In another effort to show the difference between the towers, we enter Inez and Alfonso’s quarters, and you will notice a boldness right away. The wallpapers have big patterns before flowing into another room with a different, big wallpaper. I love the mounted candle holderss, the small kitchen island, and the hood above the stove.
“This was more about making decor choices that you felt were just about the characters and that it reflected their taste,” Howe says. “With the little backstory we had or were able to create on that family, it’s about making choices that felt more Western Europe. We decided that Inez and Alfonso would have furniture that might have been hand-me-downs from family. A lot of the artwork is grounded in more like middle-class Europe, and we wanted to show generations of collectibles in that way. The scenes were written where the relationships of family were very imporatnat, and, what I know from my Latin-based friends, you see a difference in how they are connected to their siblings and grandparents. They are more generationally tied to each other than how I grew
up.
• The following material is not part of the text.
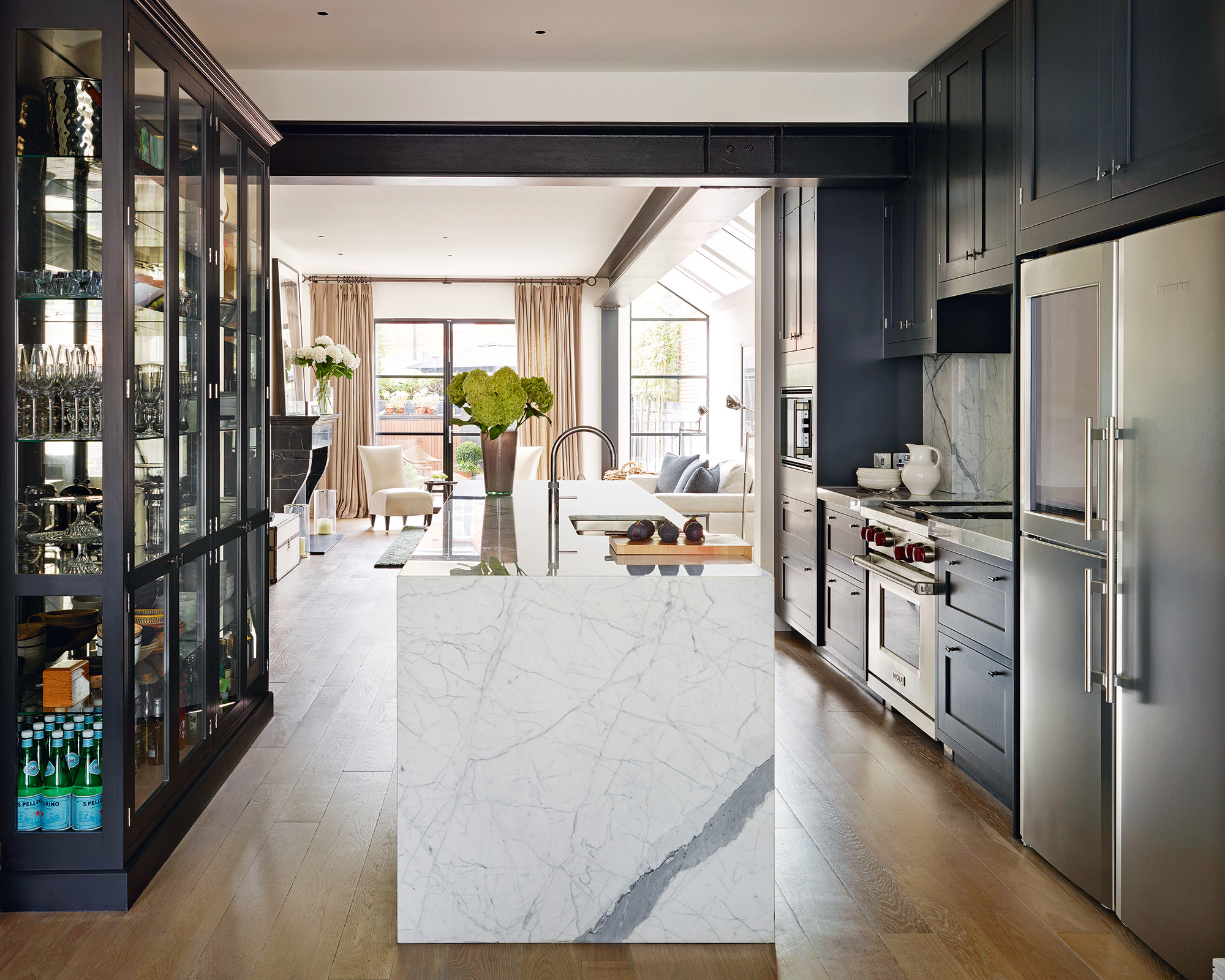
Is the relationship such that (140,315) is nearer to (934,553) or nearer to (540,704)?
(540,704)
I wanted to reflect that in the furnishing and how their relatives may have given them something.”
When the trio flees the city and takes refuge at Doreen’s suburbian house, one aspect sticks out…quite hilariously. Melissa McCarthy’s character makes FAO Schwartz’s doll section look like a yard sale, but their presence is taking over the house. When Charles and Doreen go to have a delicate moment together, you can’t help but chuckle at the porcelain visages popping into frame. Howe also talks about how one of his personal experiences inspired the bar and rumpus room where Doreen makes a move on Oliver.
“We built that on a stage, and there wasn’t a location interior at all,” he says. “One of the jokes was that they see the dolls initially in the living at first and then they go into the bedroom and they are there. Every time you go into a new room, there’s just more and more and more. The wood paneling stuff, where Melissa McCarthy accosts Martin Short, is really based on my romantic ideas of a rumpus room that was a little more vintage and of the ’60s. I remember, as a kid, being at a friend’s house and it was a separate building somewhere in their pool house. Today it would be a mancave or something. I remember watching Hush, Hush Sweet Charlotte and being scared to death in this warm, cozy den where you’d have sundaes and sleepovers. Those dolls freaked the crew out a lot. You could walk by these sets at night, and sometimes there would be just work lights on and you’d see the leg of an adult-sized doll poking out. It was terrible.”
Only Murders in the Building is streaming now on Hulu.